The Piano: History, Facts, and Benefits
In the fourteenth century, instruments with keyboards evolved from a dulcimer to the clavichord, spinet, virginal, gravicembalo, and then finally, the harpsichord. The harpsichord led to the development of the piano. In fact, the story of the piano began in 1709 in the town on Padua, Italy. The first man to design it was Bartolomeo Cristofori. He was a harpsichord maker. Initially, people referred to it as the gravicembalo col piano e forte, which means soft & loud keyboard instrument. Other names included the pianoforte or the fortepiano. Finally, musicians settled on the piano as its name.
Interesting Facts about a Piano
• This instrument has 7,500 working parts
• It requires 230 strings in order to make full range sound.
• It is the king of the instruments because it ranges from the highest note you can play on a piccolo to the lowest on a bassoon.
• An upright piano is slower than a grand piano is.

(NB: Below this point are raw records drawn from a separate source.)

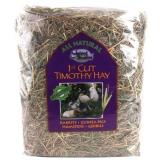Sweet Meadow Timothy Hay 40oz Swtm 1st Cut Tim Hay 5 40oz By Sweet Meadow Farm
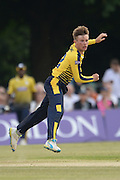Hampshire leg spinner Mason Crane during the NatWest T20 Blast South Group match between Middlesex County Cricket Club and Hampshire County Cricket Club at Uxbridge Cricket Ground, Uxbridge, United Kingdom on 27 May 2016. Photo by David Vokes.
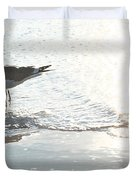 Seagulls In A Shimmer Duvet Cover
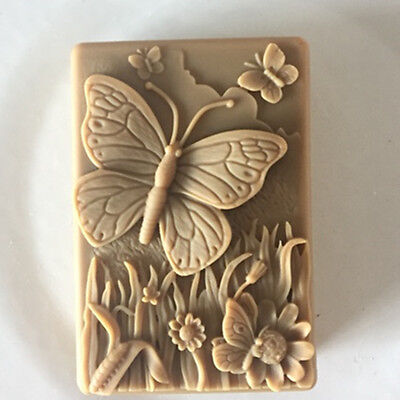 Soap Molds Silicone CraftButterfly Soap Making Mould DIY Wax Resin Mold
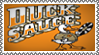 Duck Sauce Stamp by CAPTAlN-AMERlCA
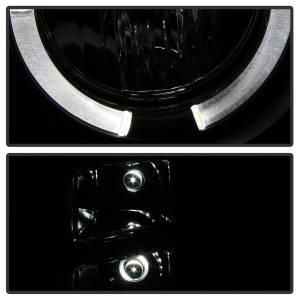 Spyder Auto - Halo LED Projector Headlights 5078506 - Image 7
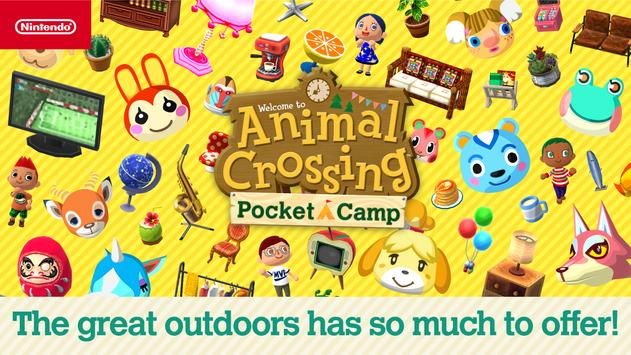 Animal Crossing: Pocket Camp poster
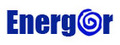 Energor Technology Co., Ltd.: Regular Seller, Supplier of: solar air conditioner, solar garden lights, solar heating system, solar panels, solar power system, solar street lights, solar water heater, wind turbine generator, solar module.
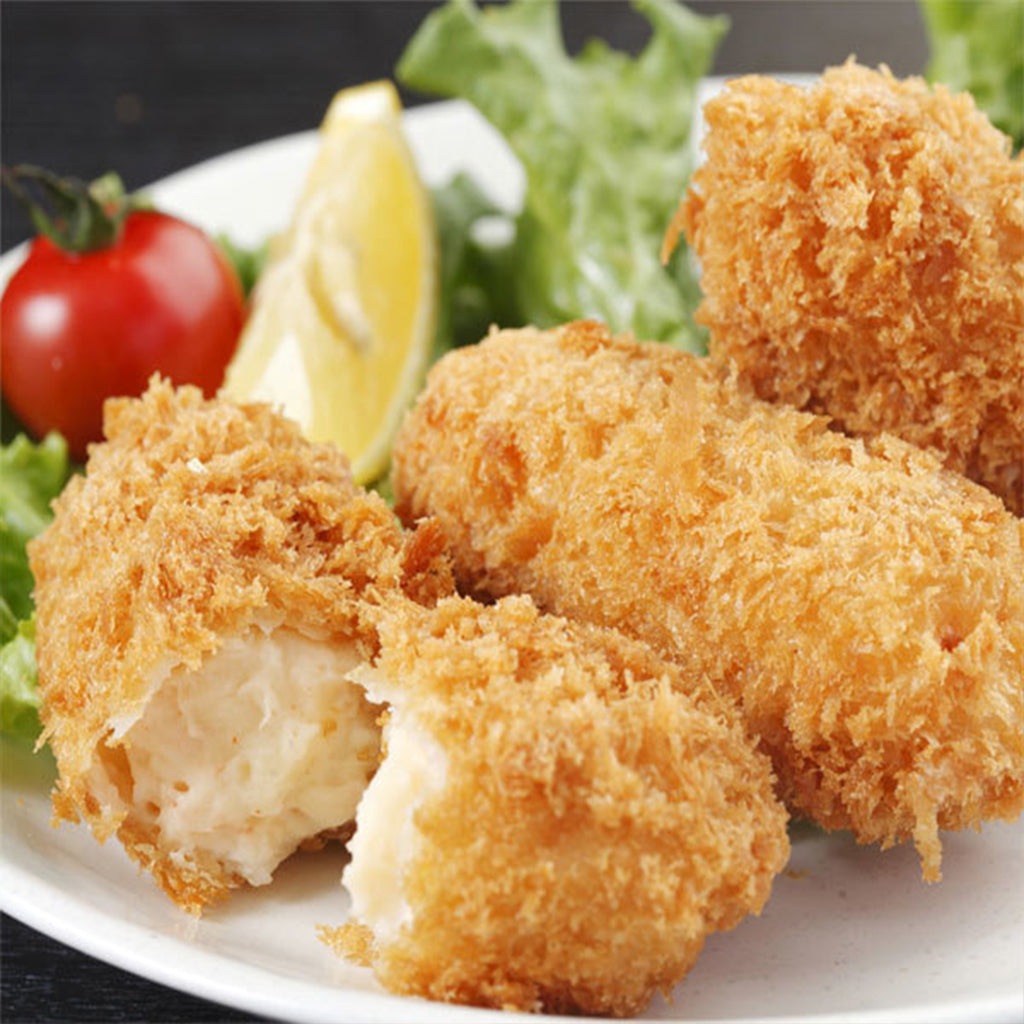 Crab Cream Croquette (6 pieces)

• You must tune a new piano at least four times a year and then twice a year after that.
The Benefits of Playing It
• One of the greatest benefits of playing it is that it lifts the spirits of the player. Some people term this feeling as the joy of making music.
• Keyboard lessons reduce anxiety, loneliness, and depression.

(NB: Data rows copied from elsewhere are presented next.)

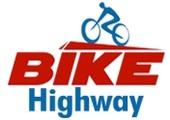 bikemania.biz coupons or promo codes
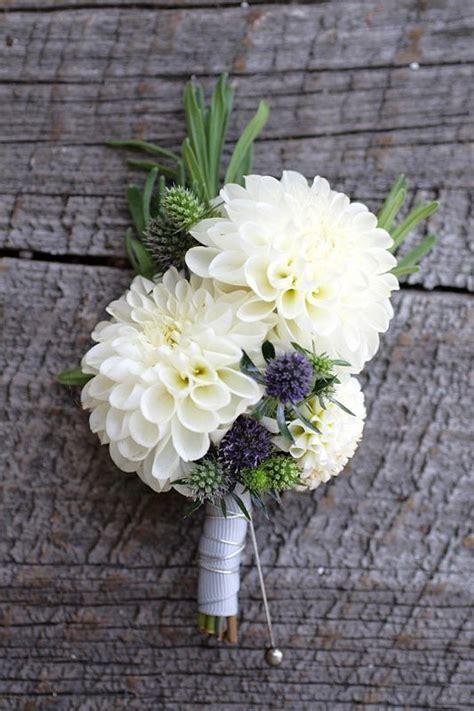 wedding flowers cost wedding teamwedding weddingflowers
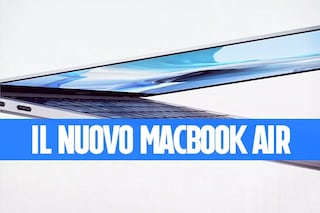 Ecco i nuovi MacBook Air e Mac Mini: il nuovo portatile ultra sottile e il mini desktop di Apple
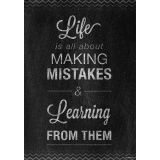 Mistakes - Inspire U Poster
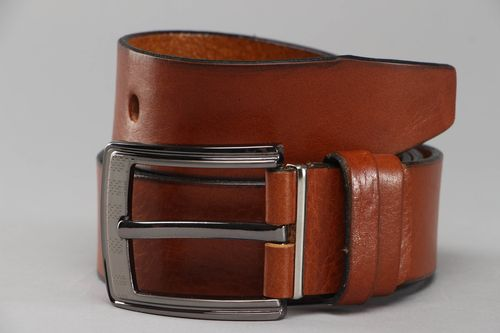 Broad belt of brown color for men - MADEheart.com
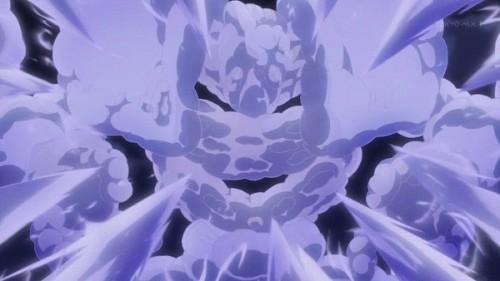 ジョジョ アニメ 第三部 第22話 カメオ 「HAIL 2 U!」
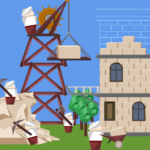 Idle Tower Builder: construction tycoon manager MODs APK 1.1.9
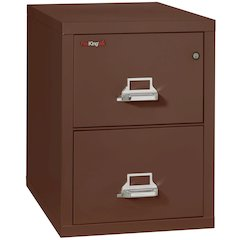 "Vertical File Cabinet, 2 Drawer Letter 31 1/2"" depth, Brown"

• Children who learn how to play it acquire critical skills in life such as dedication, discipline, and hard work.
• Children who play it score highly in cognitive development tests.
• Playing the piano strengthens motor skills such as eye to hand coordination.
Some of The Greatest Piano Players in History
– Claudio Arrau (1903 to 1991)
Arrau is another great pianist who could read music at a very early age. He is famous for his interpretations of compositions by Beethoven.
– Martha Argerich (Born on 5 June 1941)
Considered one of the best pianists in the world, Martha won the International Chopin Piano Competition when she was 24 years.